We fake antiquities in curious ways, preferring them to spanking-new models. This places the counterfeits at a curious point in time - somewhere between pristine original construction and the present, indicating that we value our nostalgia for something lost over what was actually lost. This circular thinking about authenticity is the biggest draw for me.

I have been looking at Victorian photographs by Francis Frith, Felix Bonfils, and Giorgio Sommer, as well as sepia ink and wash drawings by Claude Lorrain, a 17th century artist who used classical ruins to create ideal scenes of pastoral splendor. My pictures of faked antiquities are an attempt to evoke nostalgia for inaccurate history, to wrestle with ideas of authenticity, and to question the value we place on Classical ideals. It is natural to challenge the relevance of nostalgic longing, and I exploit this dynamic in my contemporary landscapes.

I approach these pictures as a tourist.
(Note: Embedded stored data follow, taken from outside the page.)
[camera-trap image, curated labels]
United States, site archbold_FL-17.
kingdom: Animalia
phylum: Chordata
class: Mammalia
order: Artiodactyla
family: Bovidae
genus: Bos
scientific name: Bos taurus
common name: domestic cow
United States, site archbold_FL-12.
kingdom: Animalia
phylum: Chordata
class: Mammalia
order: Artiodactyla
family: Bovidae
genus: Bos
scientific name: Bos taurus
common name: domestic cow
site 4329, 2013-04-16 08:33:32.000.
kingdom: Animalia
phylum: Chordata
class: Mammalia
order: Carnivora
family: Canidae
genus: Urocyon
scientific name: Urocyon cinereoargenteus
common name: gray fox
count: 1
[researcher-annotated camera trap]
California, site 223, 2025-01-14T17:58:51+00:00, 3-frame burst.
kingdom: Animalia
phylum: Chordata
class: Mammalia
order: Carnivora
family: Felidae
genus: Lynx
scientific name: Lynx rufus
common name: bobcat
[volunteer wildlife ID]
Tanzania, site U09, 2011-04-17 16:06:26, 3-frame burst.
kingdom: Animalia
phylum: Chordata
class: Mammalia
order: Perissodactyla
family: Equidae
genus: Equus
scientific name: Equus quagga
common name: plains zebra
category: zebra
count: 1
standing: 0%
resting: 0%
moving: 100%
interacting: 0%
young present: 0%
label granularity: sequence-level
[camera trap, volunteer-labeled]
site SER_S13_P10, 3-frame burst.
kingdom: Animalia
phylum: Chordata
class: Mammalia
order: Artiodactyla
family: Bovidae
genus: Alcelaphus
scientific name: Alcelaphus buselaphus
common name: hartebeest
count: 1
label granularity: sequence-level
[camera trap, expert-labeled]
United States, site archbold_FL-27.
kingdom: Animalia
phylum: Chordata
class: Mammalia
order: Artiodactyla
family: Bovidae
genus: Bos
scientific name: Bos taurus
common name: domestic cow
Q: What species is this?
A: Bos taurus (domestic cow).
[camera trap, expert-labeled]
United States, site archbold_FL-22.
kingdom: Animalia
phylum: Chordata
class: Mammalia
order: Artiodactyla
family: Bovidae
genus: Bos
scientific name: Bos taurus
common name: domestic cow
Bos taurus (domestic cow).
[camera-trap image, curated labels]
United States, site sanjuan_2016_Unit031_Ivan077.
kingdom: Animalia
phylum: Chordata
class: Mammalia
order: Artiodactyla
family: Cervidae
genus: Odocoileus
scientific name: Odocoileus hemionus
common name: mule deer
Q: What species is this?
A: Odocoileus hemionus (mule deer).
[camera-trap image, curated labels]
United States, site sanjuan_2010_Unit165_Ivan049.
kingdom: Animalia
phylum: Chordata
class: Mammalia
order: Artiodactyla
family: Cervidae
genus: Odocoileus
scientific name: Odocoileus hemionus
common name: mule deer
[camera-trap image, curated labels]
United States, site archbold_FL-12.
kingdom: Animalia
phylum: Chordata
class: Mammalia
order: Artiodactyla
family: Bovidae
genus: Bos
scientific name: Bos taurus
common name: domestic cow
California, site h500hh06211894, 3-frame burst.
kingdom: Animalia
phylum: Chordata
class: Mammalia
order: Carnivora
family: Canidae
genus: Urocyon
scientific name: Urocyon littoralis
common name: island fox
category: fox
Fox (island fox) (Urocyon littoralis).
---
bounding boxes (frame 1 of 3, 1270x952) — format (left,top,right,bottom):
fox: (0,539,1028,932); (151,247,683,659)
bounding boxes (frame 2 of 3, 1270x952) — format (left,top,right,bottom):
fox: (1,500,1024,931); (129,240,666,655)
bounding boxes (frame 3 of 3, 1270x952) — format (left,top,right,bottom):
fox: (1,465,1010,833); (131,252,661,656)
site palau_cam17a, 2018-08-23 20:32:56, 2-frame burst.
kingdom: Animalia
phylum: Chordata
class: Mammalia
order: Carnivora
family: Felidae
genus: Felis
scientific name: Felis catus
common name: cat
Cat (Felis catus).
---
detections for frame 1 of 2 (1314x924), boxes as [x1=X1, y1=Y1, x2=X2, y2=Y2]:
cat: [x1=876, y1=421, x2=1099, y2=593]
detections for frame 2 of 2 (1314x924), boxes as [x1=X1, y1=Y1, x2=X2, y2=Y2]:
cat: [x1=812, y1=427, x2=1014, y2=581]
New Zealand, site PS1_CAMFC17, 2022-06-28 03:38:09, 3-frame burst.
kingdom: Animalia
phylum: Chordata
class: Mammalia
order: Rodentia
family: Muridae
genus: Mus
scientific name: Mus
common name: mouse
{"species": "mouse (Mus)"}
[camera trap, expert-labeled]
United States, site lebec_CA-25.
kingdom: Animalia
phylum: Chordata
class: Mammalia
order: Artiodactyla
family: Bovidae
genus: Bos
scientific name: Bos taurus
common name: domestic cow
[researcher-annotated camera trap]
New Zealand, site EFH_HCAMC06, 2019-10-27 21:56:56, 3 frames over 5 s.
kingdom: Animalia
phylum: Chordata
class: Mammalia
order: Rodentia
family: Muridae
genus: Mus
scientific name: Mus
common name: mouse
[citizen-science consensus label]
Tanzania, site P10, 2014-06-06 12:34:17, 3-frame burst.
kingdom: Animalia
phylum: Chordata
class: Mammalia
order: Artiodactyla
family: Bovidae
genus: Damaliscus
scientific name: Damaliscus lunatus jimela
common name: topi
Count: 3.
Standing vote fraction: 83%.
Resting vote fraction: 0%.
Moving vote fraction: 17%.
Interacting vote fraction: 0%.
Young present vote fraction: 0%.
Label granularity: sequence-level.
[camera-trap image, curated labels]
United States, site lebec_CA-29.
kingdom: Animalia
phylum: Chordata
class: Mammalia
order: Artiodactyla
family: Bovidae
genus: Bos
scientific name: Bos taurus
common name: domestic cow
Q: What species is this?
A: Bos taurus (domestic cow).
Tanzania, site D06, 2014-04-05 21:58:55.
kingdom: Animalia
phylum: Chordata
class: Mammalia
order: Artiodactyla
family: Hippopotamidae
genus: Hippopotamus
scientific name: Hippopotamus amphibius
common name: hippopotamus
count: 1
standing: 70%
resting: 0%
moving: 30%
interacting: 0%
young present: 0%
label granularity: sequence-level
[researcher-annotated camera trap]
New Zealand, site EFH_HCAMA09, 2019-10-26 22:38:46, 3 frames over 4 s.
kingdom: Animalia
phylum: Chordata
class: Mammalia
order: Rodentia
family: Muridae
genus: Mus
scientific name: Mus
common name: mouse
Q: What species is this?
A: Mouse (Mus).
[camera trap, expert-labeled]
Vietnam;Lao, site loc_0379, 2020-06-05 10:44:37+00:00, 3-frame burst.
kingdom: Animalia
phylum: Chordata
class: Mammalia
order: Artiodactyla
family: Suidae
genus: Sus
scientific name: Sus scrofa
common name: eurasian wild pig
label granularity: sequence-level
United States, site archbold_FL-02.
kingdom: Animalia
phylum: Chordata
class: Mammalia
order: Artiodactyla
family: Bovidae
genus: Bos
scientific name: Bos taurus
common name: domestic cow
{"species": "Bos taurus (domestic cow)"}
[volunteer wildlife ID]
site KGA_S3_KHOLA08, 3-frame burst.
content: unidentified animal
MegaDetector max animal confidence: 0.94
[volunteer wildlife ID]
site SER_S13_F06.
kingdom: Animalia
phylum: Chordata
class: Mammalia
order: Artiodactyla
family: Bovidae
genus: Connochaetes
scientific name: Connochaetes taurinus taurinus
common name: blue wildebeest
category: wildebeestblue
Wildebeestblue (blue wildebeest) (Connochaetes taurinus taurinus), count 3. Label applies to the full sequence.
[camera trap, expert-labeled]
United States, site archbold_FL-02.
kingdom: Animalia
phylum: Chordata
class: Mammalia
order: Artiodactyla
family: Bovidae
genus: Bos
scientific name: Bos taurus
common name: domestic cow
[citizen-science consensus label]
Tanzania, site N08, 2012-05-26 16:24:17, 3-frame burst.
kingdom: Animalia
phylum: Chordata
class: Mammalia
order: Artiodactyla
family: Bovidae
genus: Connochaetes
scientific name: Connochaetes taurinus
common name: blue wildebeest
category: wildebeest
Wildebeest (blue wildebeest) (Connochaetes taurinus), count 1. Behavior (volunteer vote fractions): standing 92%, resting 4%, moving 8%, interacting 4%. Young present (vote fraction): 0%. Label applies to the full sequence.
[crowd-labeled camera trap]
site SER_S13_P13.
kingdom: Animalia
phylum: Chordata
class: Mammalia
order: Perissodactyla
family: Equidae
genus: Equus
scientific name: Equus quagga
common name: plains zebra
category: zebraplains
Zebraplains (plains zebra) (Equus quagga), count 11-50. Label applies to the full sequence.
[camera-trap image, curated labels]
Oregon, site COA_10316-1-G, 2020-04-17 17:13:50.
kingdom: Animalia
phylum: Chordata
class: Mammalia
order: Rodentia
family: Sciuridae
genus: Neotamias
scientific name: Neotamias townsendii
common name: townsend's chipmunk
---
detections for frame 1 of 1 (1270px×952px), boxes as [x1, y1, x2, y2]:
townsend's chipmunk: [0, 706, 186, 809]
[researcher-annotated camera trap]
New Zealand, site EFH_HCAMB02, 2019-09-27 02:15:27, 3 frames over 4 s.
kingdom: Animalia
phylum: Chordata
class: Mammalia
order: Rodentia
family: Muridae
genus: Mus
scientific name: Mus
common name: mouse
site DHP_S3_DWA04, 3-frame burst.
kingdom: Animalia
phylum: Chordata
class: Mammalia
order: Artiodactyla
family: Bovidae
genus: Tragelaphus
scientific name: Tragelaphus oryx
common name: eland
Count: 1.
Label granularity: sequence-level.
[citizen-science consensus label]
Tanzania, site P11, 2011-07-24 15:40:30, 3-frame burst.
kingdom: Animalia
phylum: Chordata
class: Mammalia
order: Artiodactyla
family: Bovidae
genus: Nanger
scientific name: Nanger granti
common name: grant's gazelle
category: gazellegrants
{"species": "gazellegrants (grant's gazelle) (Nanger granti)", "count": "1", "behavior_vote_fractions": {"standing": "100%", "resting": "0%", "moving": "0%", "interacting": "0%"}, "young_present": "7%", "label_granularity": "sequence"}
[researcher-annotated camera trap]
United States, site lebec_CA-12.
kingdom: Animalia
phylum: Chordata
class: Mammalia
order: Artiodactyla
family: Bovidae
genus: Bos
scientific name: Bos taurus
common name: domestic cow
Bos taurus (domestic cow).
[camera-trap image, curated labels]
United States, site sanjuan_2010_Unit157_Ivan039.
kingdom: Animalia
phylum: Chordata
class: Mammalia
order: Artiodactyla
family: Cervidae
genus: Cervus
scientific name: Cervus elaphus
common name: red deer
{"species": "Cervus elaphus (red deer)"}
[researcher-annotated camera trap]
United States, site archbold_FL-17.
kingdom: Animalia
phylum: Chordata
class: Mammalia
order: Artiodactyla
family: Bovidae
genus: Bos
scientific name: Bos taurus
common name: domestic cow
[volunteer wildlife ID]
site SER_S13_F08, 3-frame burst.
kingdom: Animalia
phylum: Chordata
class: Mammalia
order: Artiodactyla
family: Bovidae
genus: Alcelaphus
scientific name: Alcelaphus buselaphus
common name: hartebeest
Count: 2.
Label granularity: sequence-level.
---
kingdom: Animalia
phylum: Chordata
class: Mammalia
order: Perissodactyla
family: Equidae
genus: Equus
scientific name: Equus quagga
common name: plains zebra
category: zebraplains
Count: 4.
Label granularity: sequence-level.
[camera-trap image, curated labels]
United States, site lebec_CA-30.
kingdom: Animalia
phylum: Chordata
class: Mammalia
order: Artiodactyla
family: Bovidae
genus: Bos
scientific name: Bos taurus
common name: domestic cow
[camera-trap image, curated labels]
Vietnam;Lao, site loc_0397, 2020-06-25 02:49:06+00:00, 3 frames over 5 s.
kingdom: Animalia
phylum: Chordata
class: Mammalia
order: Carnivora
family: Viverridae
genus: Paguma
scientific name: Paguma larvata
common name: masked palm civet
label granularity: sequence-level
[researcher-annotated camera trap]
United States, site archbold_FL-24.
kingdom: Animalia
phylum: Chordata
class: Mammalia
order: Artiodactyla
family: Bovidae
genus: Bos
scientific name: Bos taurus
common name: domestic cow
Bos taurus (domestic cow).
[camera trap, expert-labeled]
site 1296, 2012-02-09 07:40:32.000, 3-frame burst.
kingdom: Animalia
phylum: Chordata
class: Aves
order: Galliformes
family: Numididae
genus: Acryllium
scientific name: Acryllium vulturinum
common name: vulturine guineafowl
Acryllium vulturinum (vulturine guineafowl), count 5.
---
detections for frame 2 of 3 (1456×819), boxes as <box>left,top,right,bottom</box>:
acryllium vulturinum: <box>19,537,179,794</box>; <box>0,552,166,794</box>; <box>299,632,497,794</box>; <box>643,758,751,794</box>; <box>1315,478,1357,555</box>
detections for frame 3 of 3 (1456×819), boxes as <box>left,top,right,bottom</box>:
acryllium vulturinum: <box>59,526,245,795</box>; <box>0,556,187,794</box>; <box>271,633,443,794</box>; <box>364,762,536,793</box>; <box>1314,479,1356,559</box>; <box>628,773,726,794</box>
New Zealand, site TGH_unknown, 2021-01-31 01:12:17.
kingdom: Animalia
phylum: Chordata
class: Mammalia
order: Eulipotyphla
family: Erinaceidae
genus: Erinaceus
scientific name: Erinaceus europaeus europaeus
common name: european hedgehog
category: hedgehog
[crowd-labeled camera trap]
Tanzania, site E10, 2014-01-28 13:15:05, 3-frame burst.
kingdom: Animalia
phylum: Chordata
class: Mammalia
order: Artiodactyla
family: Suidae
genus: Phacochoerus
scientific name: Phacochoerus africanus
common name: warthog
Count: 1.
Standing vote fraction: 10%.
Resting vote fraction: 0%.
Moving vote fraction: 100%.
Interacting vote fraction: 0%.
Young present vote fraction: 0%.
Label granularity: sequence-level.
These real sites are all shot with a hand-held medium format camera, and include whatever clutter exists around the actual subjects. I also use a slightly wide-angle lens to exploit the sense of disorder through converging verticals. People mill around as they do in Frith’s photographs. Life goes on. Unlike the heavily retouched wet-collodion/albumen originals, my film records clouds and other details, so I leave it all in. As my original references are beautiful objects, I honor that beauty by using the Victorian hand-coated platinum process. Platinum is rare, precious, and the most permanent photographic printing medium - an apt metaphor for my search for the authentic and enduring.